Instrução a :: Repete sem alterações as linhas dos registos, desde a linha que contém "Looking at point" até ao fim dos registos, ambas incluídas.

Excerto ::

- - - -

T.R.: Estamos a enfrentar uma crise global, mas antes já tínhamos uma política de imigração toda baseada na segurança. Estive em 40 a 50 conferências europeias e sempre que falamos de imigração falamos de segurança. As pessoas defendem um mercado livre quando se trata de dinheiro e um mercado de segurança quando em estão em causa seres humanos.
Mas parece haver um endurecimento quase generalizado nas políticas de combate à imigração ilegal. A Itália criminaliza e expulsa, Espanha quer repatriar.
Sim, a crise global ajuda alguns governos a assumir um certo discurso. Sabem que terão apoio porque as pessoas estão assustadas. E isso está a acontecer com todos, à direita, à esquerda. Mas na União Europeia, dizem-nos os números, nos próximos 20 anos vamos precisar de 15 a 20 milhões de trabalhadores ou a economia não sobreviverá. Temos uma necessidade económica e uma resistência cultural. Tratamo-los de uma forma que não é aceitável, mas sabemos que vamos precisar deles. Temos campos em Itália, França, Espanha. As pessoas estão a ser tratadas de forma inaceitável, como animais, lamento dizê-lo. E depois falamos de direitos humanos, de respeito pelas pessoas, do Estado de direito. Temos de ser consistentes com o que dizemos.

- - - -

Extrato dos registos ::
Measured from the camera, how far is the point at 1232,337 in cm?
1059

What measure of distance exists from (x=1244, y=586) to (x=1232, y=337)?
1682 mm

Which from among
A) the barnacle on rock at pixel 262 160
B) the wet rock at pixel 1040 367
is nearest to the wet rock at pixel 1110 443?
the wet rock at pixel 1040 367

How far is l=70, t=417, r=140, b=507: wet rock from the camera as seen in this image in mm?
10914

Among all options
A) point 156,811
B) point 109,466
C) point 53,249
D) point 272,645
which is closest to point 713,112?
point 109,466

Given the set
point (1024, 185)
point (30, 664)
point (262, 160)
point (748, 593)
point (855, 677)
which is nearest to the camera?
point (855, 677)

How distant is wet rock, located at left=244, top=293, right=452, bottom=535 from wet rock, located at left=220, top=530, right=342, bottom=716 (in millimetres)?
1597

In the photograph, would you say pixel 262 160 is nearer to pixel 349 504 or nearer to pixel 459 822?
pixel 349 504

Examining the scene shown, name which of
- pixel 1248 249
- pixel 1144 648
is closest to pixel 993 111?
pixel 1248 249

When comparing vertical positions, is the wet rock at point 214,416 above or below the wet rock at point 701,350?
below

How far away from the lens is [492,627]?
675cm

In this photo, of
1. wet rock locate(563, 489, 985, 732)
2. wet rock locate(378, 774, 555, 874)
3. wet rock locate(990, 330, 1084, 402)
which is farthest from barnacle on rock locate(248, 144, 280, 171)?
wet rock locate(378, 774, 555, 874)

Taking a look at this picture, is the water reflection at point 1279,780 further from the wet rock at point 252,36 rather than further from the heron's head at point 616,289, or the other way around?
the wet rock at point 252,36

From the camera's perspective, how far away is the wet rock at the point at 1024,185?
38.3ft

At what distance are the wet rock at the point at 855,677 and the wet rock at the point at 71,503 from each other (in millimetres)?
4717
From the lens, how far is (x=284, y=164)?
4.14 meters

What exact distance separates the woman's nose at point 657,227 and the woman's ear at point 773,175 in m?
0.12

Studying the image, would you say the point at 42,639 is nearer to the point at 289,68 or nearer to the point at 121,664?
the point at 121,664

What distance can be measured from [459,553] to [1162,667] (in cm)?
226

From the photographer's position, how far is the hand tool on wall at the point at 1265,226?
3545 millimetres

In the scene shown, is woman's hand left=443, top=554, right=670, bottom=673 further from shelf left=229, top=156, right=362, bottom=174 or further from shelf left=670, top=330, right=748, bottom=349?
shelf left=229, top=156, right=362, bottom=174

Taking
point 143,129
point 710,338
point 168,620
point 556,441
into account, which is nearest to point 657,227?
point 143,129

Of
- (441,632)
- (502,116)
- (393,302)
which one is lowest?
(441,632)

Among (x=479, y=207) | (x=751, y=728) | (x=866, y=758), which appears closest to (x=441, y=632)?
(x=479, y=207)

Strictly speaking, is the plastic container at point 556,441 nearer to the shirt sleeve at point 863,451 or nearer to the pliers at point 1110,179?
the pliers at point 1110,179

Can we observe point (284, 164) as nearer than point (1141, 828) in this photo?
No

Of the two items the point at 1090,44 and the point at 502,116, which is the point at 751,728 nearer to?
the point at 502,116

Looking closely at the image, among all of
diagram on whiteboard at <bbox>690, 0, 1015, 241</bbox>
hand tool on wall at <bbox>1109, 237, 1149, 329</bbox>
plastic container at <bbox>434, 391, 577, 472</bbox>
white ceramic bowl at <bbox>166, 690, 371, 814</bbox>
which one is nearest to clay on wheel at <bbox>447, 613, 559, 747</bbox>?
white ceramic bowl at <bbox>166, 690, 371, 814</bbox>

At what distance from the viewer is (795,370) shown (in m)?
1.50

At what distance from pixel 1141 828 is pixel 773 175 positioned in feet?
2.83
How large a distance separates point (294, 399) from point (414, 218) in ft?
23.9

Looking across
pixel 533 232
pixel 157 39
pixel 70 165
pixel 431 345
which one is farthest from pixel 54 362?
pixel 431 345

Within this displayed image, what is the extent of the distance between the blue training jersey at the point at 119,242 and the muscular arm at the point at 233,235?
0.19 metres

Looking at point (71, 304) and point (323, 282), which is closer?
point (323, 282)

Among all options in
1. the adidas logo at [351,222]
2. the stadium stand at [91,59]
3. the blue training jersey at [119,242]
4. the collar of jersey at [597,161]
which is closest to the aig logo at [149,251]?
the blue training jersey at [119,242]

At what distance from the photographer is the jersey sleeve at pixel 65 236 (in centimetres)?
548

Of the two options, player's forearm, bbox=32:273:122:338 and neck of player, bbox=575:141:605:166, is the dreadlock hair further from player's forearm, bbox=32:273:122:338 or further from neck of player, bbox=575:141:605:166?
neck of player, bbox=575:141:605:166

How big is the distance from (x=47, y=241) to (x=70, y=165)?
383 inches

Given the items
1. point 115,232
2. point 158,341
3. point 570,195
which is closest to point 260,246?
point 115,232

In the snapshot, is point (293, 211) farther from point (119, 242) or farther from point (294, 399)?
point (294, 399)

- - - -

Instrução b :: Reproduz o excerto sobre imigração integralmente, sem qualquer alteração.

Resposta a ::
Looking at point (71, 304) and point (323, 282), which is closer?
point (323, 282)

Among all options in
1. the adidas logo at [351,222]
2. the stadium stand at [91,59]
3. the blue training jersey at [119,242]
4. the collar of jersey at [597,161]
which is closest to the aig logo at [149,251]?
the blue training jersey at [119,242]

At what distance from the photographer is the jersey sleeve at pixel 65 236 (in centimetres)?
548

Of the two options, player's forearm, bbox=32:273:122:338 and neck of player, bbox=575:141:605:166, is the dreadlock hair further from player's forearm, bbox=32:273:122:338 or further from neck of player, bbox=575:141:605:166?
neck of player, bbox=575:141:605:166

How big is the distance from (x=47, y=241) to (x=70, y=165)?
383 inches

Given the items
1. point 115,232
2. point 158,341
3. point 570,195
which is closest to point 260,246?
point 115,232

In the snapshot, is point (293, 211) farther from point (119, 242) or farther from point (294, 399)?
point (294, 399)

Resposta b ::
T.R.: Estamos a enfrentar uma crise global, mas antes já tínhamos uma política de imigração toda baseada na segurança. Estive em 40 a 50 conferências europeias e sempre que falamos de imigração falamos de segurança. As pessoas defendem um mercado livre quando se trata de dinheiro e um mercado de segurança quando em estão em causa seres humanos.
Mas parece haver um endurecimento quase generalizado nas políticas de combate à imigração ilegal. A Itália criminaliza e expulsa, Espanha quer repatriar.
Sim, a crise global ajuda alguns governos a assumir um certo discurso. Sabem que terão apoio porque as pessoas estão assustadas. E isso está a acontecer com todos, à direita, à esquerda. Mas na União Europeia, dizem-nos os números, nos próximos 20 anos vamos precisar de 15 a 20 milhões de trabalhadores ou a economia não sobreviverá. Temos uma necessidade económica e uma resistência cultural. Tratamo-los de uma forma que não é aceitável, mas sabemos que vamos precisar deles. Temos campos em Itália, França, Espanha. As pessoas estão a ser tratadas de forma inaceitável, como animais, lamento dizê-lo. E depois falamos de direitos humanos, de respeito pelas pessoas, do Estado de direito. Temos de ser consistentes com o que dizemos.